Few people enter a marriage thinking about the future potential for a divorce. If they did, more couples would sign prenuptial agreements.
If you believe a divorce is imminent or the marriage starts to falter, you can take steps to protect yourself and still get a fair share of the marital assets during the divorce proceedings.
1. Develop your own credit
It is important to have a solid personal credit history. While you may rely on your spouse’s income and credit during a marriage, you may need to buy a car or home in your own name after a divorce. You need good credit if you want a lender to approve your loan application.
2. Create your own retirement accounts
Retirement accounts are assets generally split between spouses during a divorce if you obtained these assets during the marriage.

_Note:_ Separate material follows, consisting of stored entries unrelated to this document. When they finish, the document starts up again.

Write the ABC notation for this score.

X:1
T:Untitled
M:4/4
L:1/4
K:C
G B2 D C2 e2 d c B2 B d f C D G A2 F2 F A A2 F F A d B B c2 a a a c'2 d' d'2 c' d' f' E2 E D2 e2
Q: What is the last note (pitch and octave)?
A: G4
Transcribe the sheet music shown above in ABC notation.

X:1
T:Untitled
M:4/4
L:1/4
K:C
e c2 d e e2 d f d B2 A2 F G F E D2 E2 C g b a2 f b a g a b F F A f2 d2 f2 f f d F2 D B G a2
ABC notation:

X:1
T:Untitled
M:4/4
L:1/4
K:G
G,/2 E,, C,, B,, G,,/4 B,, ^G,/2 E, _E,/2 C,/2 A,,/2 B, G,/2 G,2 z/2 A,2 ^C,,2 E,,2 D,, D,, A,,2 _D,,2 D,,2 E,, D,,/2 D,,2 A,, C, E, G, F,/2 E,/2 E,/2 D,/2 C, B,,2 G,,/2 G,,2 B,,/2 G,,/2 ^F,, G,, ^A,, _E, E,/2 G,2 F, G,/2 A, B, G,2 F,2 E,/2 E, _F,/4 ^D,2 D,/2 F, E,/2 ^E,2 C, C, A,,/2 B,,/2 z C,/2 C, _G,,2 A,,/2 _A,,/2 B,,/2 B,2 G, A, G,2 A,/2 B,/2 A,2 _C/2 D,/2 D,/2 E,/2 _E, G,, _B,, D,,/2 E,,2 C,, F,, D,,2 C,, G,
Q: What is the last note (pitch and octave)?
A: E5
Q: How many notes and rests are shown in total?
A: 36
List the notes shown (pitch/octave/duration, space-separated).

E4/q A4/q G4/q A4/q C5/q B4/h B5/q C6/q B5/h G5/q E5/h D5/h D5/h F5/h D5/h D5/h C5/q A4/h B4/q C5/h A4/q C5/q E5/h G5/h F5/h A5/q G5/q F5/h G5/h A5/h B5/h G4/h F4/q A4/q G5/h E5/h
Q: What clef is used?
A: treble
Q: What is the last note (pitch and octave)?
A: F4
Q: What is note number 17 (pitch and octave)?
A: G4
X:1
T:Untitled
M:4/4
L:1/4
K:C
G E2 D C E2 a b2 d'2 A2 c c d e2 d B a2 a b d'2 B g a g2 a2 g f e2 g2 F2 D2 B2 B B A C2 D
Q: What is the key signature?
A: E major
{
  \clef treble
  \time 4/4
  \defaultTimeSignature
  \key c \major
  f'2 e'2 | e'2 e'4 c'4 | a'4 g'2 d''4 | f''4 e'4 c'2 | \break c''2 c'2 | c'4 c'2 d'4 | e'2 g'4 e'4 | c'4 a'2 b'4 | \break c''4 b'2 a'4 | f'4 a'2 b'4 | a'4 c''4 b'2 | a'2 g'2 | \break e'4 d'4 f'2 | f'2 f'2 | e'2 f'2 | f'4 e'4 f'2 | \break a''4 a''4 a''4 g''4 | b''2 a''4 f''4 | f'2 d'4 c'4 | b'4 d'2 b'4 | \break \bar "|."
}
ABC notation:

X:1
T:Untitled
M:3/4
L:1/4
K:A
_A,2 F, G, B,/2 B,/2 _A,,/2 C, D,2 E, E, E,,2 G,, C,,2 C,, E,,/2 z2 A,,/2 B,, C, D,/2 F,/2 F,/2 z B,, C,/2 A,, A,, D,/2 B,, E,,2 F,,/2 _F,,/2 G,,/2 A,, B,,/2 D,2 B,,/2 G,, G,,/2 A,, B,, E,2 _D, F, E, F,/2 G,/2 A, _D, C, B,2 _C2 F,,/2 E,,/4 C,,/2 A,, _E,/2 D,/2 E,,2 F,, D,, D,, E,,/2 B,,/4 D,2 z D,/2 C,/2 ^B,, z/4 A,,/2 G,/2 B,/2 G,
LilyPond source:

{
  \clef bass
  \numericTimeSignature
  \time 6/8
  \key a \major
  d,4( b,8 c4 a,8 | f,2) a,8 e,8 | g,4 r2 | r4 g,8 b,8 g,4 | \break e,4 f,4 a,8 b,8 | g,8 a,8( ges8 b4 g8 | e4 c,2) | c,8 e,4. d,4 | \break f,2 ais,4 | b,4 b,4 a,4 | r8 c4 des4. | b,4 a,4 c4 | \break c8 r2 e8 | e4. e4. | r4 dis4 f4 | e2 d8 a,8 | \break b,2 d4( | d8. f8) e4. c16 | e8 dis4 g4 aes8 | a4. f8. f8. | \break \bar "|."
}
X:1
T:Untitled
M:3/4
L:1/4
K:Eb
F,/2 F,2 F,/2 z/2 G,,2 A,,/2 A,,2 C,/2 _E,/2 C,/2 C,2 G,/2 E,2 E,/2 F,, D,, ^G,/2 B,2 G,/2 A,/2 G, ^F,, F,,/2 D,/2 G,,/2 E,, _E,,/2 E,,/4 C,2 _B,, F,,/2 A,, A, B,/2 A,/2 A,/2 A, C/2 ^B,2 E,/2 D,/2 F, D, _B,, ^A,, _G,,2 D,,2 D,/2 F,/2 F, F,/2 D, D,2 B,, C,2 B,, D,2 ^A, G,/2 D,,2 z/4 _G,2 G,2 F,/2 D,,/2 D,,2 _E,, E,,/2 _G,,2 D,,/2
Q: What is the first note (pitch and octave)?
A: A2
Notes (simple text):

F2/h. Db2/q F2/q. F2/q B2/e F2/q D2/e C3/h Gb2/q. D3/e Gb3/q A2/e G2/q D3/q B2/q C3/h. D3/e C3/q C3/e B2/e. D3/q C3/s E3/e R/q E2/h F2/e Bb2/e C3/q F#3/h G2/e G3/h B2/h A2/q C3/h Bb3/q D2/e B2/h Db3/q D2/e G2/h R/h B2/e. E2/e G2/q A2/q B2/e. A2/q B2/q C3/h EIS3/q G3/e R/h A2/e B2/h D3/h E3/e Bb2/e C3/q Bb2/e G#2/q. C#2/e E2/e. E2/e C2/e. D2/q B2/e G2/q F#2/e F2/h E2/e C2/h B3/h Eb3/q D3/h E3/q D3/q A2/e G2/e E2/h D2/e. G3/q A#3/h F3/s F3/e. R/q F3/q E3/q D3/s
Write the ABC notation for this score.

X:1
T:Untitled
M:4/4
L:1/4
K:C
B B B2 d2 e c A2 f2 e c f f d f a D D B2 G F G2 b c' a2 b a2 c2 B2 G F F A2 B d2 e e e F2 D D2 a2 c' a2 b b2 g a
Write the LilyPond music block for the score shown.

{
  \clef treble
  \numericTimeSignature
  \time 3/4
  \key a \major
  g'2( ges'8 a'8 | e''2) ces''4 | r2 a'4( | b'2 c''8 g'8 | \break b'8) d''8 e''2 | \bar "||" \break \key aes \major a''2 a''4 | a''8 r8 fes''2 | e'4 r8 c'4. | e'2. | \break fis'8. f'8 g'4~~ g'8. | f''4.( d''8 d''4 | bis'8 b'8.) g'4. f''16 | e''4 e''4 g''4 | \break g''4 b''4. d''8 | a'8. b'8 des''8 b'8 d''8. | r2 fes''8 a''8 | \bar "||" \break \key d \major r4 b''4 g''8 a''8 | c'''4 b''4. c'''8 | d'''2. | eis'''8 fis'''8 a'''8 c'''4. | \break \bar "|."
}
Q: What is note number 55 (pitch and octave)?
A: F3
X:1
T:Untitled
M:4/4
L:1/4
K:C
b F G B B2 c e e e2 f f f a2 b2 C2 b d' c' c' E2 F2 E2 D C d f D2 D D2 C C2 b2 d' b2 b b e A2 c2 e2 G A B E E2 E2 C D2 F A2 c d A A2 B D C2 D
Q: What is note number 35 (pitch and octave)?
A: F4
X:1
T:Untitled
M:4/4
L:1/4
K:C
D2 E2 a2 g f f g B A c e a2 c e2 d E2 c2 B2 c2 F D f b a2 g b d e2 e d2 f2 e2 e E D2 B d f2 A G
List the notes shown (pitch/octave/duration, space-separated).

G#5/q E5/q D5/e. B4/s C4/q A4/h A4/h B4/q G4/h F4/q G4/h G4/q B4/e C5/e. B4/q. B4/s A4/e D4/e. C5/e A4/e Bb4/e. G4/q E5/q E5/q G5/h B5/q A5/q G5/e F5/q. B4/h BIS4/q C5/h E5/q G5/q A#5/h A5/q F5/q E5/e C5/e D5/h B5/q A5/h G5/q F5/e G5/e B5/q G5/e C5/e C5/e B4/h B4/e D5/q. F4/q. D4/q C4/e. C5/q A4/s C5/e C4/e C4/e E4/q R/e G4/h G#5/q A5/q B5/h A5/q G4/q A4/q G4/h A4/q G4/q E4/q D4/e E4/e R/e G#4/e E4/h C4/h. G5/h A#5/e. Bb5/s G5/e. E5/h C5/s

If you build your own accounts and do not list the spouse on the documents, it protects you from a spouse taking an early distribution or borrowing from the account before the equitable division takes place.
3. Carefully title property and large purchases
When buying a house, ensure the deed includes both spouses’ names. The mortgage holder does not have automatic rights to the house if both names are on the deed. If you buy a car, make sure your name is on the title. Although the court makes decisions concerning marital property, it is prudent to have your property titled to include you both when acquiring it during the marriage.
You can ensure your financial security in the aftermath of divorce by proactively protecting your assets. Prenup agreements are also valuable for protecting assets and personal finances.